To do: Copy out the stretch of entries from the line containing "Is gable window" through the end of the entries, word for word.

Data records:
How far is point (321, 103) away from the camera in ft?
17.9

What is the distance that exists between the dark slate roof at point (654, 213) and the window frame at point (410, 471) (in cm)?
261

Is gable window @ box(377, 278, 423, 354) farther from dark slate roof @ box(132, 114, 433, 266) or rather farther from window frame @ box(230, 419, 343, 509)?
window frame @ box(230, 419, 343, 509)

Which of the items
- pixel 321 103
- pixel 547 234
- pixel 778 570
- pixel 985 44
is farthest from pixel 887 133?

Task solution:
Is gable window @ box(377, 278, 423, 354) farther from dark slate roof @ box(132, 114, 433, 266) or rather farther from window frame @ box(230, 419, 343, 509)?
window frame @ box(230, 419, 343, 509)

Which of the items
- pixel 321 103
- pixel 547 234
- pixel 778 570
- pixel 985 44
is farthest from pixel 887 133?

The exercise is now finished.